Literature parsing for mutation classification

Automating the work of Grad Students

Originally posted on Kaggle

Background

Ever since the completion of human genome project, many have been projecting the advent of an era where personalized medicine will be able to beat cancer. It sounds simple enough; by knowing precisely the mutations one carries in their now sequencable genome, one could understand right down to the molecular level how the cancer came about, how it works, and how to fight it.

Unfortunately, there are still two major obstacles to this vision: The genomic diversity of cancer, and the manpower limitations of the current research.

Cancer arises when mutations occur that disrupt growth inhibition, promote telomerase immortalization, confer angiogenic ability, etc.
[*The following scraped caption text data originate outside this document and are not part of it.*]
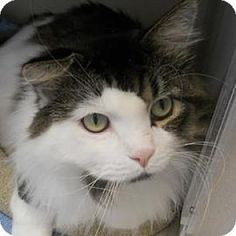Domestic Longhair Cat for adoption in Denver, Colorado - Grady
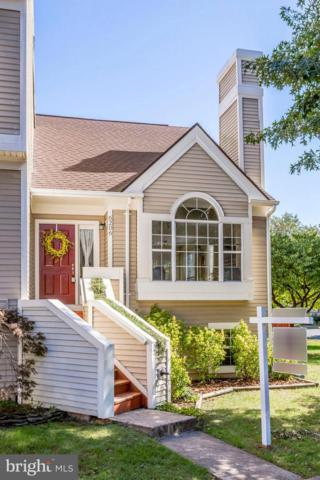 6206 Stonepath Circle, CENTREVILLE, VA 20120 (#1009957160) :: The Sky Group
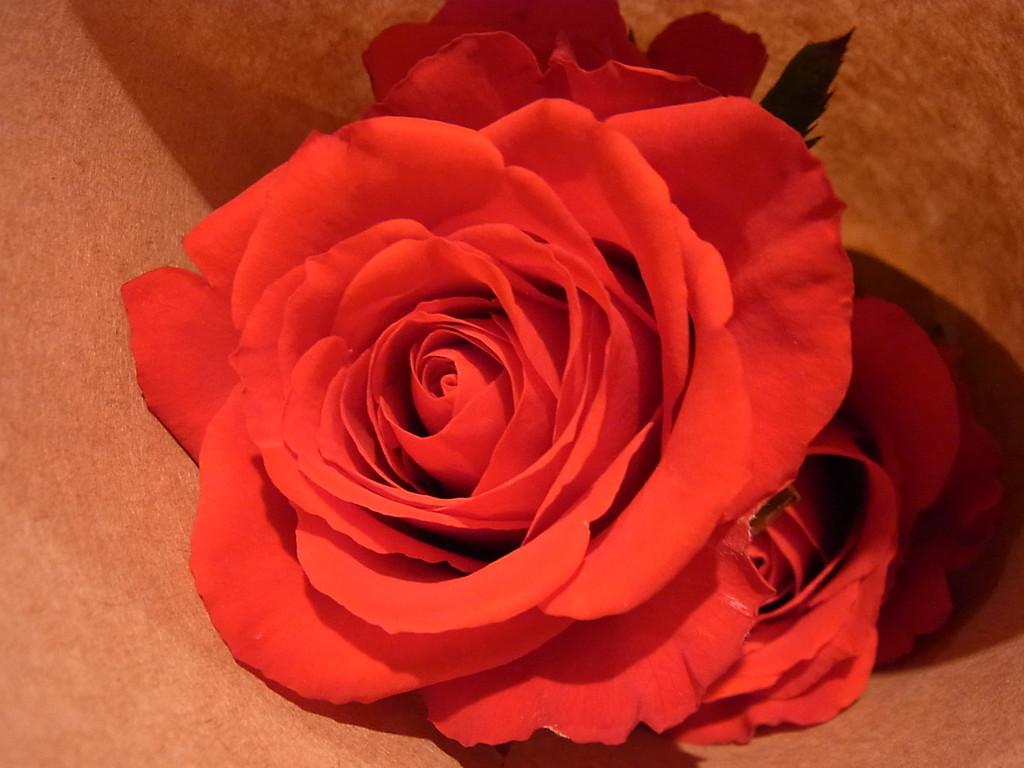 生の薔薇の花を使いました☆彡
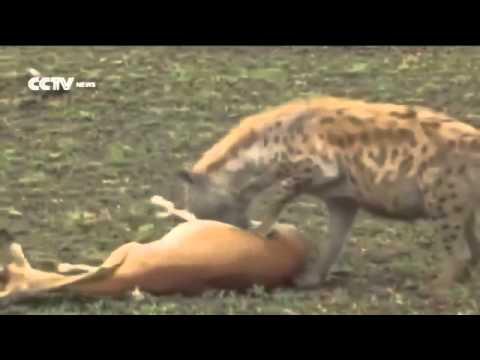 غزال ذكي يتظاهر بالموت لينجو من النمر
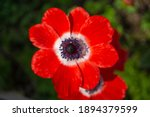The Bright Red Anemone Flowers...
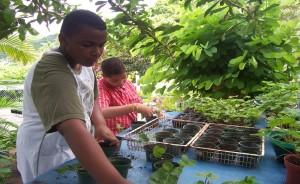 Una planta de fresas puede ser sembrada en un tiesto convencional sin necesidad de un espacio mayor.  Tomado de http://fresasyuvasrose.weebly.com/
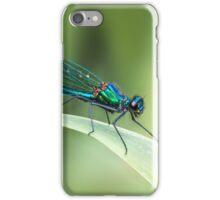 Banded Demoiselle iPhone Case/Skin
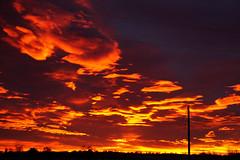 Dawn Dazzle (Let Ideas Compete) Tags: dawn morning sunrise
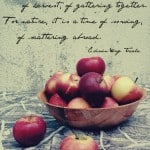 Edible Portraitures – Apples and Fall Series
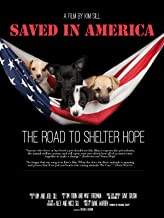 Saved In America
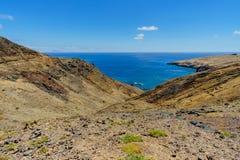 Paysage sec de désert avec les paumes et la montagne et l'océan à l'arrière-plan sur la Madère Photo stock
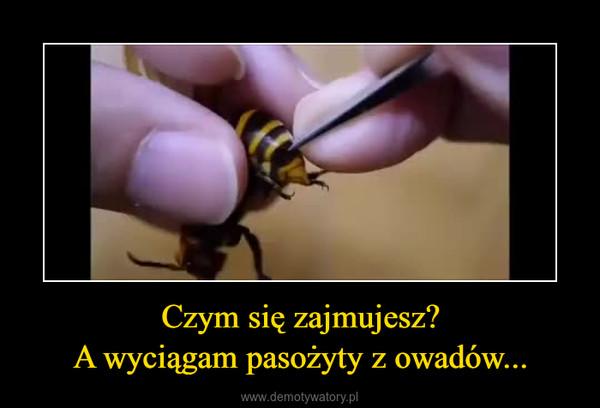 Czym się zajmujesz?A wyciągam pasożyty z owadów... –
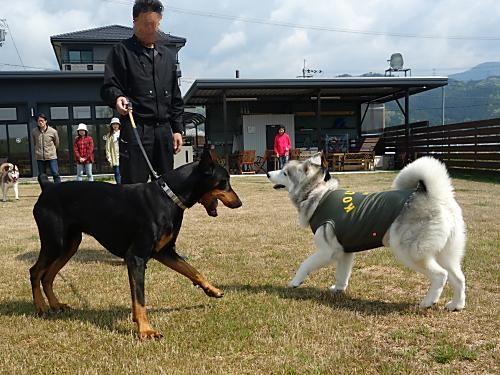クーロス王子VS看板犬MAX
The problem is that it’s not just cancer cells that accumulate mutations. Our bodies’ cells to not retain completely unchanged copies of the 3-billion-bp genome throughout our lives, they have countless harmless (or neutral) mutations that do not show up.

The default method for categorizing these methods is very time-inefficient. With few exceptions, most mutation interpreatations are done manually. This requires a researcher to manually identify, review, and classify any and all mutations based on increasingly verbose and SEO-optimized scientific papers.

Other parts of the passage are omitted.